▶ What is asked
(1) Answer these questions using the text on YOLO-based fruit classification, one answer per line, labeled to match:
(a) On what date was it posted?
(b) What subject category is it filed under?
(c) As what kind of problem does YOLO treat object detection?
(2) List every keyword given in the text on YOLO-based fruit classification.
(3) Repeat word for word everything in the text on YOLO-based fruit classification from "Engineering - Electrical" down to "auxiliary teaching system.".

▶ Passage provided
Application of YOLO and Custom-Designed Intelligent Teaching Aids in Robotic Arm-Based Fruit Classification and Grasping Instruction

Chun-Chieh Wang; Chung-Wen Hung; Sun-Jing Yan; Chian C. Ho

doi:10.20944/preprints202502.2334.v1

Submitted:

28 February 2025

Posted:

28 February 2025

You are already at the latest version

Abstract

With the rapid advancement of deep learning and computer vision technologies, image recognition and robotic arms have become essential in various fields, such as real-time recognition in smartphones and autonomous driving. These technologies not only improve efficiency but also reduce reliance on human labor. To help students develop practical skills, we designed a teaching module that integrates the YOLO algorithm, robotic arm technology, and local crop recognition. This system enables a robotic arm to automatically classify fruits upon detection and precisely move them to designated locations. Through hands-on practice, students gain experience in applying image recognition and robotic arm technology, fostering essential skills for smart agriculture. By combining YOLO with robotic automation, students can engage in real-world fruit classification and sorting, strengthening their understanding of AI-driven agricultural solutions. This approach not only enhances their technical proficiency but also lays a strong foundation for future applications in automation and smart industries.

Keywords:

Fruit Recognition

;

Robotic Arm

;

YOLOv4

;

Deep Learning

Subject:

Engineering - Electrical and Electronic Engineering

1. Introduction

1.1. Research Motivation and Objectives

In recent years, machine vision and robotics technologies have rapidly developed, particularly with advancements in deep learning and object detection techniques, opening new possibilities for automation. As a crucial component of automated tasks, robotic arms are capable of precise movements and operations. Therefore, relevant knowledge has become an essential tool for the future. To allow students to gain a deeper understanding and hands-on experience, we plan to develop an auxiliary teaching system.

The YOLO algorithm has been widely praised in the field of computer vision due to its multiple advantages. First, its highly efficient real-time performance makes it the preferred choice for various real-time applications, such as autonomous driving and surveillance systems. Second, it employs an end-to-end training method, directly mapping raw images to prediction results, which simplifies the process and improves efficiency. Furthermore, YOLO uses a single network structure, treating object detection as a regression problem, making the model simple and easy to understand. It also effectively handles multi-scale object detection issues by using feature maps at different scales. Most importantly, despite maintaining high processing speed, YOLO still achieves excellent detection accuracy, making it a milestone in object detection and widely applied in various practical applications.

▶ Data section
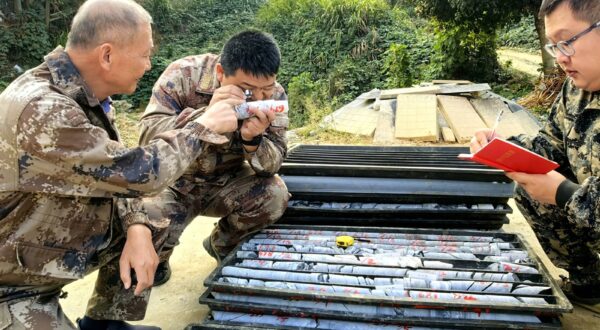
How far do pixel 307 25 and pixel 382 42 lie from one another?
8.47ft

▶ Solutions to each task
(1)
(a) 28 February 2025
(b) Engineering - Electrical and Electronic Engineering
(c) A regression problem

(2)
Fruit Recognition
Robotic Arm
YOLOv4
Deep Learning

(3)
Engineering - Electrical and Electronic Engineering

1. Introduction

1.1. Research Motivation and Objectives

In recent years, machine vision and robotics technologies have rapidly developed, particularly with advancements in deep learning and object detection techniques, opening new possibilities for automation. As a crucial component of automated tasks, robotic arms are capable of precise movements and operations. Therefore, relevant knowledge has become an essential tool for the future. To allow students to gain a deeper understanding and hands-on experience, we plan to develop an auxiliary teaching system.